In the end, though the public voted for a reconstruction of the Hardturm, local residents objected and the rebuilding of the Letzigrund was rushed through. In 2006-07, city’s two clubs shared the venerable Hardturm for one last season. It was later demolished – and the new stadium plans rejected. In August 2006, FCZ fans were invited to enter the old Letzigrund and take home seats and pieces of turf for souvenirs.

Letzigrund/Peterjon Cresswell

Exactly a year and SF125 million later, the new Letzigrund opened its doors. With a capacity of nearly 31,000 for Euro 2008, 26,000 for domestic league fixtures and 24,000 for internationals, the Letzigrund is the fourth-largest football stadium in the country.

Apart from the new skyboxes, business lounges, media centre and Oval restaurant, the main new feature is the roof. Rust-coloured and elliptical in shape, it replaced the characteristic if strange indented ones pre-2007. Poking up all around it are 30 toothbrush-shaped floodlights, set an angle beside the solar panels that generate enough heat to grill 1,800 sausages during one match.

Traditionally, FCZ fans occupy the Südkurve, with standing places for domestic fixtures in Sektor D, blocks 24-27. Away fans are allocated Sektor B at the opposite end, blocks 9-13. If Grasshoppers are at home, then theirs is the Baslerstraße end, Sektor B, and away fans are allocated blocks 27-31 in Sektor D on Badenerstraße. Similarly, for international matches, away fans occupy blocks 27-29 of Sektor D.

Letzigrund transport/Peterjon Cresswell


The Letzigrund has its own stop on tramline No.2 eight stops/14min from central Paradeplatz, direction Farbhof. Trams run every 8-10min.

From the Bahnhofplatz/HB stop at the station, take Nos.3 or 14 to Stauffacher and change onto the No.2. Alternatively, from the station, the No.3 (direction Albisrieden) runs on to Albisriederplatz, one tram stop/7min walk from the stadium.

Letzigrund/Peterjon Cresswell


Home clubs FC Zürich and Grasshoppers occupy different areas of the stadium and have different ticketing systems.

For international matches, the Swiss FA use online agency Ticketcorner for distribution – a seat in a corner of the main stand is just under SF50.

Supporters of opposing national teams should contact their individual FA for ticket availability and information.

Libero/Peterjon Cresswell


The Letzigrund is surrounded by bars and restaurants offering all kinds of global cuisines.

On main Badenerstraße, Libero (No.451) is a classic Balkan grill serving Yugo meaty favourites such as cevapcici and pljeskavica, As well as a terrace, there are pizzas and pastas too – but that’s not why you’re here. Further down Badenerstraße is a Korean restaurant (No.457), Indian (No.505) and Tex-Mex alongside.

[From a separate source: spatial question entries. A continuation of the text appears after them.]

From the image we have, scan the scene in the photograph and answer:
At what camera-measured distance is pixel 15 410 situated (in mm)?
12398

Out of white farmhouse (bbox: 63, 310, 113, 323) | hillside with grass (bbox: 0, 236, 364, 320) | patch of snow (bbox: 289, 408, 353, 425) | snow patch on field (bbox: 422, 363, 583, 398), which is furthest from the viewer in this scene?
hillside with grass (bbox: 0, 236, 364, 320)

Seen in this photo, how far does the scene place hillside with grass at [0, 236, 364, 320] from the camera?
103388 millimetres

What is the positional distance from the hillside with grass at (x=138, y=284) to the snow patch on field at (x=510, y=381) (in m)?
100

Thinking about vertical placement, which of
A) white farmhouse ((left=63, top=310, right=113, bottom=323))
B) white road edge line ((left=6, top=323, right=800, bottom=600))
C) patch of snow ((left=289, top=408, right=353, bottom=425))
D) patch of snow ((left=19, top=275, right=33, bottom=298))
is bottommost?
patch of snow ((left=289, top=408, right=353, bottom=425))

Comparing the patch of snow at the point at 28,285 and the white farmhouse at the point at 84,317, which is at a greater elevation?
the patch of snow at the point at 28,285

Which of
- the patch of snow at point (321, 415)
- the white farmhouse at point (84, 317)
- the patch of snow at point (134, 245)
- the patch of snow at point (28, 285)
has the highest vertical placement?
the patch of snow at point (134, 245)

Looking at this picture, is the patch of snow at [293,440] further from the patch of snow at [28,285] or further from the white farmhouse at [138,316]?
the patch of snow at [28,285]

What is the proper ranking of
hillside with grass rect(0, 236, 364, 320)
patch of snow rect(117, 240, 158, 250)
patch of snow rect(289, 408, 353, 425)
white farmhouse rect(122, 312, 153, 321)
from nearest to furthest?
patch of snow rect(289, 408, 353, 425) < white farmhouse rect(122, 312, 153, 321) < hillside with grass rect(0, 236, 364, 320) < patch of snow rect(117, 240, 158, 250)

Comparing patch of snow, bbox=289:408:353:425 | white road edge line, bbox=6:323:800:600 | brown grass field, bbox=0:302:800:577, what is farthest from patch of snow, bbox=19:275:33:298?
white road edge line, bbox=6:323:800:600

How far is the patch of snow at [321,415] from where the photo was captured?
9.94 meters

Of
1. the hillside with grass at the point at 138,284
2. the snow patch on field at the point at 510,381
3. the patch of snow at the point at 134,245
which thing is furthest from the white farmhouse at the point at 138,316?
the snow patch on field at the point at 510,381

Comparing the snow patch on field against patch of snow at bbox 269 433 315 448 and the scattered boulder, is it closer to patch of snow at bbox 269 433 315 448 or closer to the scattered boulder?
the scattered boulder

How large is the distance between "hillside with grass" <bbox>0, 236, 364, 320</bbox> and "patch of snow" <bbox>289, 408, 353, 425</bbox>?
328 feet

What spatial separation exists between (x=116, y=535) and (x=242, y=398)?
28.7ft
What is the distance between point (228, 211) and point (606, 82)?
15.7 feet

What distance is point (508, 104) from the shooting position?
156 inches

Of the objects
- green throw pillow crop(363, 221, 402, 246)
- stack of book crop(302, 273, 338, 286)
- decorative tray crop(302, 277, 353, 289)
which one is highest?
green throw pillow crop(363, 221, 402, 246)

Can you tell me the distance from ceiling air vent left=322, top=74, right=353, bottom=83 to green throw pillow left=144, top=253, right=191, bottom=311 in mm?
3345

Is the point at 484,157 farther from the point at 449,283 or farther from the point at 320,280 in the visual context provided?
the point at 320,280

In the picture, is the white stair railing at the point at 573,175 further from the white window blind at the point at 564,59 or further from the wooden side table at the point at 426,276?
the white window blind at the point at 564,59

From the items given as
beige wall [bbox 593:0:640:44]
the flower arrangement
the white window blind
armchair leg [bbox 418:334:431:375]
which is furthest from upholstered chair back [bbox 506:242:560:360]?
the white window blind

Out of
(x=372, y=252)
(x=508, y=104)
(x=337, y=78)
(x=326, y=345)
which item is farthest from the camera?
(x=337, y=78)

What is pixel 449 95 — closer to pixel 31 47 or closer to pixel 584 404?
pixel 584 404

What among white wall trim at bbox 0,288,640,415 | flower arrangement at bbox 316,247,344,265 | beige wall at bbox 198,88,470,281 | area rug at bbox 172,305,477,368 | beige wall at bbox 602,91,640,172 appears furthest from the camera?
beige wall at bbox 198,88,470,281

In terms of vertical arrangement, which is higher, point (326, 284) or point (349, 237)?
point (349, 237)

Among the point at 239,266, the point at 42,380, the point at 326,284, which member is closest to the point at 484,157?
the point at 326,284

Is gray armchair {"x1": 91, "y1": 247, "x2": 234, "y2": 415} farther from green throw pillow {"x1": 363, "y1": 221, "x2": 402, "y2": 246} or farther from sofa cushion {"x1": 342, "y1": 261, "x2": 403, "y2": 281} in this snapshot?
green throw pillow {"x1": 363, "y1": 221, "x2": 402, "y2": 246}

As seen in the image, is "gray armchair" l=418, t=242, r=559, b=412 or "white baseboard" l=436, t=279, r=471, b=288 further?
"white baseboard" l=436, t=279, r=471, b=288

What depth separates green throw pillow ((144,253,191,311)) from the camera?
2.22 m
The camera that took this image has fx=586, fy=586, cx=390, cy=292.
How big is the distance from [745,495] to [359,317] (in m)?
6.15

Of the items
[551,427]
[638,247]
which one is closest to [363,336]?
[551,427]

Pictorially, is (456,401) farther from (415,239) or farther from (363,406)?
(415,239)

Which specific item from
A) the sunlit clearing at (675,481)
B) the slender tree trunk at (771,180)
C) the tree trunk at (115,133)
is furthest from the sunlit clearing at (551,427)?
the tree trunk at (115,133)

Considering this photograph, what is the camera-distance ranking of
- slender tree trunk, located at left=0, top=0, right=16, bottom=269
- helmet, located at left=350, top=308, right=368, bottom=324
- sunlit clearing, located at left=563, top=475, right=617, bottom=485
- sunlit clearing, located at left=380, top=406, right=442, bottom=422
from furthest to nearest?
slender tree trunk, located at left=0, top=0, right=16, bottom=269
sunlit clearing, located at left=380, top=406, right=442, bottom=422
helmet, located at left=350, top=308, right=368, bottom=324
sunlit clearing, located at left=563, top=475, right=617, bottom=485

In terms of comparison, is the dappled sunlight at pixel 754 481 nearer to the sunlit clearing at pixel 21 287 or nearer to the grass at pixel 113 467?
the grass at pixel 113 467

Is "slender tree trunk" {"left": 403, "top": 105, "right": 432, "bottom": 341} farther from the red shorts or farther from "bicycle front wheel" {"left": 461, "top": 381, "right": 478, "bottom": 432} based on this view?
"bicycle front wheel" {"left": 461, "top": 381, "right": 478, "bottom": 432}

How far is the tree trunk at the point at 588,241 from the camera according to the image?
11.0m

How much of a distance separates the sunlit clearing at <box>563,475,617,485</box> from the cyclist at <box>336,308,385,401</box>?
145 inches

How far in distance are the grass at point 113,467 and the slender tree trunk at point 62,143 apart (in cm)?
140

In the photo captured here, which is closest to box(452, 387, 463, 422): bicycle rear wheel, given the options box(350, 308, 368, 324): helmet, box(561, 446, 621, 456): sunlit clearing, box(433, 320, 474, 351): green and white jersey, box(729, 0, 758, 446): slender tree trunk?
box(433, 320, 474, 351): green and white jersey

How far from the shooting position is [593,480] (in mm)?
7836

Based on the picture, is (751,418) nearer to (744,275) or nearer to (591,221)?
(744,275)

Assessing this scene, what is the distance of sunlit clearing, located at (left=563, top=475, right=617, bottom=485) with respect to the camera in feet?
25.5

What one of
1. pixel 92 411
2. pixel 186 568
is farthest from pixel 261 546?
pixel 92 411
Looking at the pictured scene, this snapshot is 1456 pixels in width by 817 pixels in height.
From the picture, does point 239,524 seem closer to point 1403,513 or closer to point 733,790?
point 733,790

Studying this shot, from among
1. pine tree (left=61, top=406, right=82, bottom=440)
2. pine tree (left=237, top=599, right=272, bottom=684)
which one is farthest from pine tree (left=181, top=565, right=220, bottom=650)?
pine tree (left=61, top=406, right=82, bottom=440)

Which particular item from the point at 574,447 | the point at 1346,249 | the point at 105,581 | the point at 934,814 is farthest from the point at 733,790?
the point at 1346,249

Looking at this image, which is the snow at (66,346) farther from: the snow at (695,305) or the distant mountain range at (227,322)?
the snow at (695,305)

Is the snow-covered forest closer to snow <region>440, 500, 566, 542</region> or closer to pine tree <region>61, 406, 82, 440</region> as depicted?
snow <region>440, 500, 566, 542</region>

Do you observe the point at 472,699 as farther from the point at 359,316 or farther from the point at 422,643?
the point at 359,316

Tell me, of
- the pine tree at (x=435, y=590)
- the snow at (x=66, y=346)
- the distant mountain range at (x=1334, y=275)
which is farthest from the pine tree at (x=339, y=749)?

Pride of place goes to Ristorante Da Cono (No.526), an excellent and spacious Italian restaurant that takes its boccia seriously. As well as hosting Italian bowls, Da Cono offers authentic pizzas, taglierini with black truffles (SF32) and osso bucco (SF34). There are big screens for TV sports, too. It’s right by the stadium, which is why its bocciodromo is called Letzi.

On the other side of the stadium is another decent Italian restaurant, Da Pippo, occupying the site of the former ZicZac rock bar at Herdernstraße 56.

Schlachthof/Peterjon Cresswell

If you’re just after beers, then opposite, the Schlachthof has been a pre-match favourite for decades. Officially a restaurant, with fondues offered in its adjoining Alpstübli dining room, Schlachthof serves dark Dunkle Perle Feldschlößchen, Grimbergen, San Miguel and Leffe on draught in traditional beerhall surroundings.

Finally, at the stadium itself, overlooking the VIP sector and the pitch, the Oval restaurant opens to the public on non-match weekdays 11am-3pm – you’ll have to reserve a table for the game. Tasteful line drawings and black-and-white photographs line the walls. The menu changes daily, but usually features a few football-themed dishes, main courses around SF20.